Robert Lake continues the metaphor in his poem, “Spirit Wings,” then notes that when he finished typing his poem about “A bird/Flying ever so high/Disappears/Within a silver lined cloud,” he observed two doves landing in the persimmon tree outside and thought that Aunt Jean’s spirit was poised to leave the earth. A naturalist, Lake works with glass plate photographic images of Yosemite National Park from the early 20th century.

Many of the poems and photographs focus on the natural world and the ecosystem; e.g. “Solar House Living” by Carla Schwartz “with each new day,/with each new visitor, wonder,/questions,” the voices and images taking readers into sacred places and beyond.

Michael Miller, a poet in western Massachusetts, gives us a brief metaphor of love derived from the natural world in “River:” “Our love is the river/That flows on,/Through darkness, through light,/Over rocks and between them,/Unable to stop.”  Miller has published three volumes of poetry with Pinyon and focuses on brevity of style and understatement in his lyrical phrasings.

Readers are also treated to one of Stuart Friebert’s translations of Elisabeth Schmeidel’s “Mein Clown” (“My Clown”). The translation speaks of the clown as an “escort of my soul…[which] grows quiet too, whenever/love wanders over the graves/pale as a shadow…” Although the poem wasn't intended as a requiem poem for Jean Zipp, it, like many of the poems in Pinyon Review #11, emerges as an expression of the departure of the soul into another realm.

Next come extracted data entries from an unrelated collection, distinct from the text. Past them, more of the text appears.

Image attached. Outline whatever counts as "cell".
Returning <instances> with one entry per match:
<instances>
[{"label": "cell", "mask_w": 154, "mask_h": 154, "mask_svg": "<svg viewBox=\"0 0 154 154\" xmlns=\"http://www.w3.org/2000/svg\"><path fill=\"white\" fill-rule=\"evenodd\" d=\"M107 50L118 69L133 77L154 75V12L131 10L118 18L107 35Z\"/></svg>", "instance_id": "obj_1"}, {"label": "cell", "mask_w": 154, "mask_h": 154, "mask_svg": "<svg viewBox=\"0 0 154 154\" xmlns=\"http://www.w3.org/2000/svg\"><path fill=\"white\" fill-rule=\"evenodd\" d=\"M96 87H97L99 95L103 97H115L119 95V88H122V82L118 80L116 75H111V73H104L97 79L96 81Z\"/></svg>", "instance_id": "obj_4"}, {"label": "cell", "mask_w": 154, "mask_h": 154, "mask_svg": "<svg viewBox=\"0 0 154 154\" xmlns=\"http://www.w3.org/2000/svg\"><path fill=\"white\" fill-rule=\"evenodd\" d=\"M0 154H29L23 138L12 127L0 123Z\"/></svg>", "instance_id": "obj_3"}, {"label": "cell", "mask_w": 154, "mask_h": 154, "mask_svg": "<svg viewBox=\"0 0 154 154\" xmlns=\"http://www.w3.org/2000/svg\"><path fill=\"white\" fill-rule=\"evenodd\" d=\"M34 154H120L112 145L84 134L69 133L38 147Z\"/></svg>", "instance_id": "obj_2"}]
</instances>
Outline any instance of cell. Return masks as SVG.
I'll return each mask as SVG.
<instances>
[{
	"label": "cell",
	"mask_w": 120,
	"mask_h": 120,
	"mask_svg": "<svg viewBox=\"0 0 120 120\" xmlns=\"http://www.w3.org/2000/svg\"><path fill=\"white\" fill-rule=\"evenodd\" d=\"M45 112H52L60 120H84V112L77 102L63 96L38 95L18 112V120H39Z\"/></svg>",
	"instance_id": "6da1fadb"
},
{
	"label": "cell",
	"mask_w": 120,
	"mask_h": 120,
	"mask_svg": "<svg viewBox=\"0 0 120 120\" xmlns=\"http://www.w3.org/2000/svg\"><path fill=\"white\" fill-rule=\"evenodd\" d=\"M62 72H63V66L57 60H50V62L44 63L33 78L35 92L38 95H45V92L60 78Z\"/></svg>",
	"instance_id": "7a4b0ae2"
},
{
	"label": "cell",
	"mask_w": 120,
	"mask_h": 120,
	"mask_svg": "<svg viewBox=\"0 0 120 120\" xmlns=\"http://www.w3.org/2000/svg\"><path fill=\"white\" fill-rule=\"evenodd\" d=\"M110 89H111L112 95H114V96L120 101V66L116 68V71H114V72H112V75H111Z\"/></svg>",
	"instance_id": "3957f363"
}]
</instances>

A short story, “Casino Man,” by Neil Harrison, a plethora of notable poets, digital paintings by Jay Friedenberg…this memorial issue for Jean Zipp celebrates her passing with art and song, “singing surrender to a larger life.”

This is a banner issue of Pinyon Review, a tribute to an aging poet who continued to contribute until her passing last month. Pinyon Review #11 is available from Pinyon Publishing 23847 V 66 Trail, Montrose, CO 81403.